2019シーズン、横浜F・マリノスは画期的なサッカースタイルで優勝をさらった。ハイラインを保って主導権を握り、サイドバックがMFのようにプレーメイクに厚みを加える。マルコス・ジュニオールがトップ下で変幻の動きを見せ、仲川輝人がサイドから驀…
2019シーズン、横浜F・マリノスは画期的なサッカースタイルで優勝をさらった。ハイラインを保って主導権を握り、サイドバックがMFのようにプレーメイクに厚みを加える。マルコス・ジュニオールがトップ下で変幻の動きを見せ、仲川輝人がサイドから驀進。破壊力抜群の攻撃は、シーズン最多得点を誇った。
「その上で、徹底的に敵チームをスカウティングし、弱点を攻めてきた」
対戦相手たちが呆然と振り返ったように、当たるべからざる勢いだった。ひとつの時代を彩ったと言える。しかし、王者は王座を狙われる立場だ。
「自分たちはチャンピオンチームで、当然、相手は対策を立ててくる。簡単な試合はない。ミスを修正して、やり続けるだけだ」
2020シーズンの開幕戦、ガンバ大阪を圧倒的に攻めながら1-2で敗れた後、ブラジル人センターバックのチアゴ・マルチンスはそう洩らしていた。
そしてコロナ禍による中断後の再開戦、浦和レッズ戦もスコアレスドローで勝てなかった。攻め続けたものの、ゴールを仕留められない。王者であるがゆえ、2試合勝ち星がないだけで疑問視される。
湘南ベルマーレ戦で2得点を決めた天野純(横浜F・マリノス)
しかしこの日、王者は片目を開けた。
7月8日、ニッパツ三ツ沢球技場。強風で雲の流れが速い。観客がいないスタンドに、選手の指示や掛け声が響いた。
第3節、横浜FMは同じ神奈川の湘南ベルマーレを、本拠地に迎え撃っている。序盤から自慢のビルドアップで押し込もうとするが、湘南の鋭い出足に苦心する。しかし10分を過ぎると、次第にラインを越えられるようになり、ゴール前に迫った。

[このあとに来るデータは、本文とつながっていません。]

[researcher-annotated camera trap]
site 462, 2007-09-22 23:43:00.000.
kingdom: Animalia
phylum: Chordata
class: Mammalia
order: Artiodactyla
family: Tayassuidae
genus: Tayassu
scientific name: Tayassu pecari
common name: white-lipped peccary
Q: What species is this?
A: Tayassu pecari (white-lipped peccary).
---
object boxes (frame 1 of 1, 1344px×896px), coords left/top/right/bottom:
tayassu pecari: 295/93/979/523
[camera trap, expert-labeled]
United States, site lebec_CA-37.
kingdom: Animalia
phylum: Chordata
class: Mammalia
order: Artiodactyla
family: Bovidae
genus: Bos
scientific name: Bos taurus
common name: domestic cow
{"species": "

16分には”らしさ”が出る。GKのフィードから中央に寄った右サイドバックの松原健が受け、迅速にボランチの喜田拓也にボールをつける。喜田も素早く、前方のマルコス・ジュニオールに送る。マルコス・ジュニオールは右サイドを走る仲川へ。そして仲川は中央に走りこんだエジガル・ジュニオに合わせた。叩きつけたヘディングシュートは、GKにセーブされたが、流れるような展開だった。
その後も、横浜FM陣営はラインを越え、サイドを崩し、ゴールに迫っている。ダウンは奪えなくても、パンチを浴びせ続けた。
もっとも、湘南も粘り強かった。
「自分たちの(戦う)スタイル、サッカーをやってくれた。選手は100%の力を出してくれたと思う」(湘南・浮嶋敏監督)
湘南はプレスの出足が落ちなかった。特に左ウィングバックに入った鈴木冬一は、エースの仲川を封じ込め、攻め手を奪っていた。前半を守り切ると、後半はスピードのある松田天馬を投入し、裏を狙うカウンターが明確化。その攻撃で押し込んだあとのことだ。
後半5分、右サイドからのクロスをファーサイドの山田直輝が折り返し、それを中川寛斗が押し込んでいる。
横浜FMは攻めながらも得点を奪えず、先制点を奪われることになった。細かいミスが目に付く。MFが無理に食いつきすぎてラインを越えられてしまったり、単純なパスミスで裏返されたり、センターバックも昨シーズンの安定感は望めない。リズムは鈍化しつつあった。
しかし後半18分、天野純、水沼宏太、オナイウ阿道の3人を一気に投入すると、別の顔を見せる。パス回しが速くなり、前への推進力が出た。
「ディフェンス面ではハードワークすることができていたし、我慢強くやれた。その中で、3人の交代によって、違いを示すことができたと思う」(横浜FM/アンジェ・ポステコグルー監督)
終了間際にも鈴木ひとりに翻弄されるシーンがあり、ディフェンス面の不安は拭えないままだが、攻撃練度の高さを証明した。天野、水沼、オナイウなど、今シーズンからの新加入組(天野は昨シーズン途中にベルギーのロケレンに移籍したが、コロナ中断中に復帰)は、上積みを見せた。
王者はこれから突っ走るのか--。7月12日、日産スタジアム。久しぶりに観客が入る試合で、昨シーズンは優勝を争ったFC東京を迎え撃つ。